FAMILY FARMER PREACHES ORGANIC LAND PRACTICES
Paul Guenther's business address is also his boyhood home. With his wife, Gwen, and his two daughters, he works the land his father began farming 40 years ago. Their family roots are firmly planted in the soil of southeastern Michigan.
But even though Mr. Guenther is cautious by nature and concerned primarily with the bottom line, his farming operation is far from conservative. By the current standard of agriculture in America, Guenther is a revolutionary.
After attending seminars, reading reports, and consulting with a variety of experts, Guenther met a group called Farm for Profit that encourages farmers to use more environmentally sound agricultural products and methods. He has become a persuasive voice in Washtenaw County, Mich., for what is termed low-input sustainable agriculture.
Just as Guenther spends a great deal of time preaching change, he also devotes himself to its practice. On an average day, he works from dawn until past sunset, managing livestock, working on machinery, and tending to his fields. He takes pride in his ability to determine the health of his soil by the smell of it, the number of worms a handful contains, or how fast it soaks up rain water. Often working on his hands and knees, he tinkers with a wide variety of experimental farming techniques. "I've turned
my whole farm into a test plot," he says.
One of his more elaborate trials has been growing a variety of crops organically, without chemicals.
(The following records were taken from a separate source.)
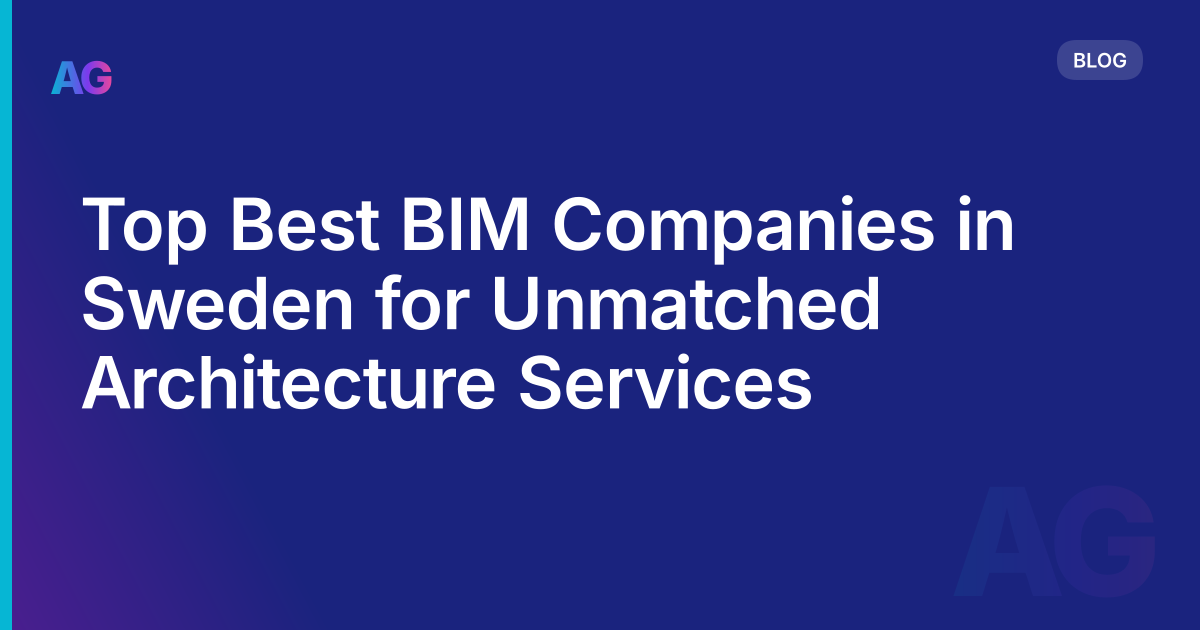 Top Best BIM Companies in Sweden for Unmatched Architecture Services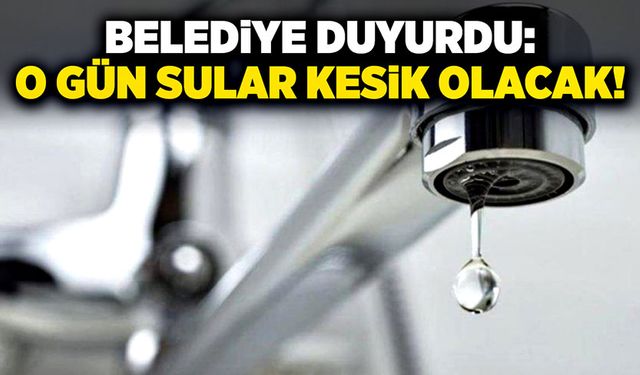 Belediye duyurdu: O gün sular kesik olacak!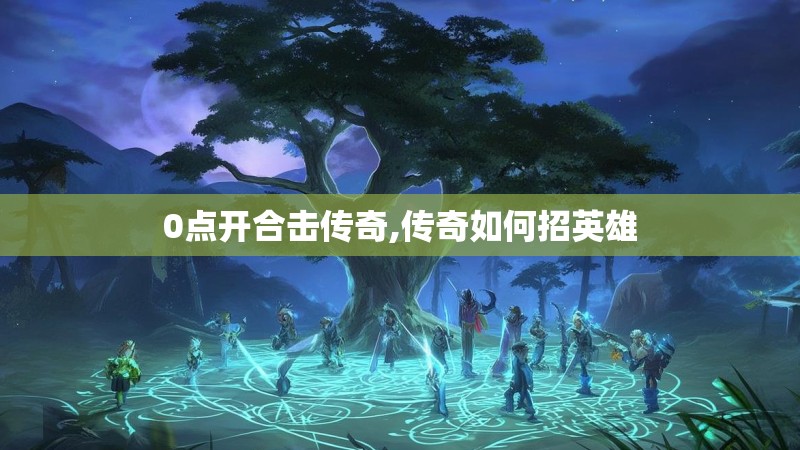 0点开合击传奇,传奇如何招英雄 0点开合击传奇,传奇如何招英雄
So far, the experiment has proved to be profitable and soil-friendly, but Guenther says his production has been hampered by the lack of an established distribution system for organic goods. He must contact retailers himself and deliver their orders in his own less-than-reliable trucks.
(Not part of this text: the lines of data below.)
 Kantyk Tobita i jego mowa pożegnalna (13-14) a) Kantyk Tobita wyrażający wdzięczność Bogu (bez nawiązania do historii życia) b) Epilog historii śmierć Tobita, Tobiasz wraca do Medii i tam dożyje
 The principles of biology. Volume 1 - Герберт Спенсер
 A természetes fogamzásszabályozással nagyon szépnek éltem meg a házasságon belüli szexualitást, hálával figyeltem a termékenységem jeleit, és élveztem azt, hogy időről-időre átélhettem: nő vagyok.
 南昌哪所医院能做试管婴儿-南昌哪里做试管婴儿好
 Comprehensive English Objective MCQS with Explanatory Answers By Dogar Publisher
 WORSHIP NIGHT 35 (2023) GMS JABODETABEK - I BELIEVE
As a result of this difficulty, Guenther says he lowered his organic production last year from 7 percent to 1 percent of his 700-acre crop. "I'd like to go organic," he says. "It's not that I don't believe it can be done, but it's tough to make contacts."
While Guenther concedes that he can only adapt a small percentage of his experiments to the whole farm, he says his efforts to improve his land stewardship have lifted an added burden from his conscience.
"I think it's important to spread the word about these techniques," he says. "If we all pitch in a little bit, it adds up to a lot. I'm concerned about the kind of world we're giving our children."